KUTIPAN PILIHAN:
Fakta ini belum termasuk data monitoring rutin yang dimiliki oleh BBPOM, Dinas Kesehatan, Badan Ketahanan Pangan, LPPMHP, dan instansi terkaitnya lainnya yang secara rutin melakukan monitoring terhadap keamangan pangan di Provinsi Lampung. Masyarakat konsumen, selalu dihantui oleh bahan makanan dan produk olahan yang tidak sesuai dengan standar mutu dan keamanan pangan. 

 

Dengan kondisi ini semakin mendesak bagi pemerintah untuk serius menerapkan standar nasional Indonesia (SNI) khususnya terhadap produk-produk pangan yang beredar di masyarakat.

 

Standar Nasional Indonesia (SNI)

 

Berdasar pada Peraturan Pemerintah Nomor 102 Tahun 2000 tentang Standardisasi Nasional, Standar Nasional Indonesia (SNI) adalah standar yang ditetapkan Badan Standardisasi Nasional dan berlaku secara nasional. Standar tersebut merupakan spesifikasi teknis yang dibuat berdasarkan kesepakatan pemangku kepentingan (pemerintah, produsen, konsumen, dan pakar) melalui konsensus.

BAHAN YANG TERSEDIA:
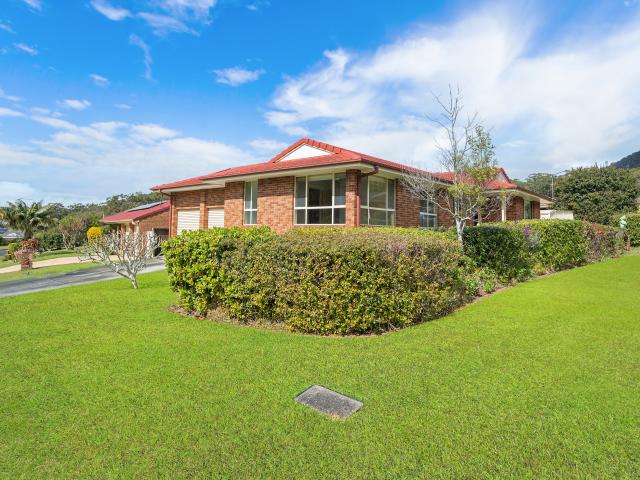 House for sale in Laurieton, New South Wales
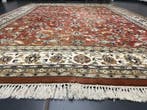 Sarouck - Tapijt - 340 cm - 250 cm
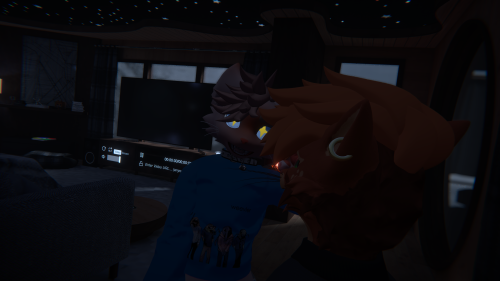 VRChat_2025-09-17_20-03-42.011_3840x2160.png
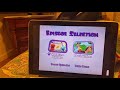 Nick Jr Blue S Room Snacktime Playdate Menu Walkthrough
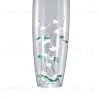 Подвесной светильник Indigo Tesoro 11063/1P Green V000140L V000140L - 5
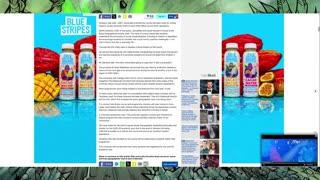 Woke on Woke Circus, Conspiracy Theorists Right Again, Australia Embarrassed, +More!
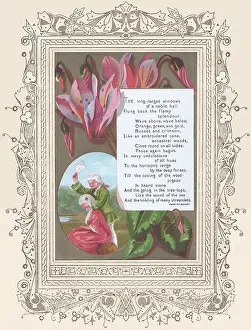 Jerrold: Kate Greenaway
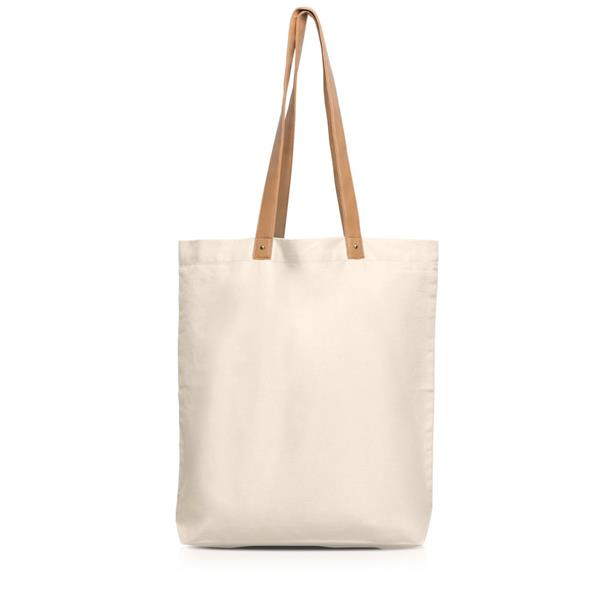 Saco de asas Peachy
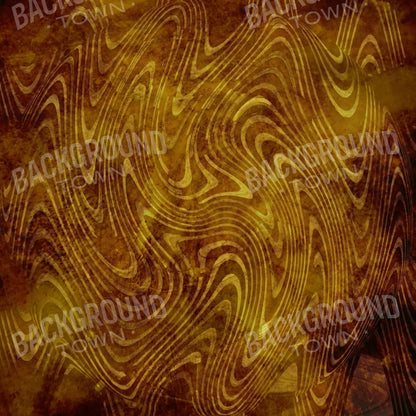 Wood Grain Groove 10X10 Ultracloth ( 120 X Inch ) Backdrop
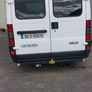 Camper van Image 8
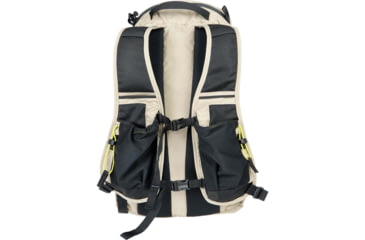Image of Mystery Ranch Gallagator Daypack, 20 Liters, Hummus Dobby, Small/Medium, 112981-255-25
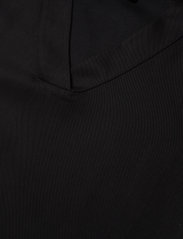 ARMEDANGELS - NERISAA - sukienki do kolan i midi - black - 2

YANG PERLU DIKERJAKAN:
**1.** Apakah tiap pernyataan ini sesuai dengan kutipan tentang SNI? Jawab ya atau tidak, lalu kutip kata-kata penentunya.
(a) SNI ditetapkan oleh Badan Standardisasi Nasional.
(b) SNI hanya berlaku di Provinsi Lampung.
(c) Spesifikasi teknis SNI dibuat oleh produsen saja.
**2.** Ubah paragraf dalam kutipan tentang SNI yang diawali "Berdasar pada Peraturan Pemerintah" menjadi daftar singkat yang tetap memuat fakta-fakta pokoknya.
Item di atas tidak perlu dipakai.

JAWABAN TIAP TUGAS:
**1.**
(a) Ya: "Standar Nasional Indonesia (SNI) adalah standar yang ditetapkan Badan Standardisasi Nasional"
(b) Tidak: "berlaku secara nasional"
(c) Tidak: "dibuat berdasarkan kesepakatan pemangku kepentingan (pemerintah, produsen, konsumen, dan pakar) melalui konsensus"

**2.**
- Dasar hukum: Peraturan Pemerintah Nomor 102 Tahun 2000 tentang Standardisasi Nasional.
- SNI ditetapkan oleh Badan Standardisasi Nasional dan berlaku secara nasional.
- SNI berupa spesifikasi teknis.
- SNI disusun lewat konsensus para pemangku kepentingan: pemerintah, produsen, konsumen, dan pakar.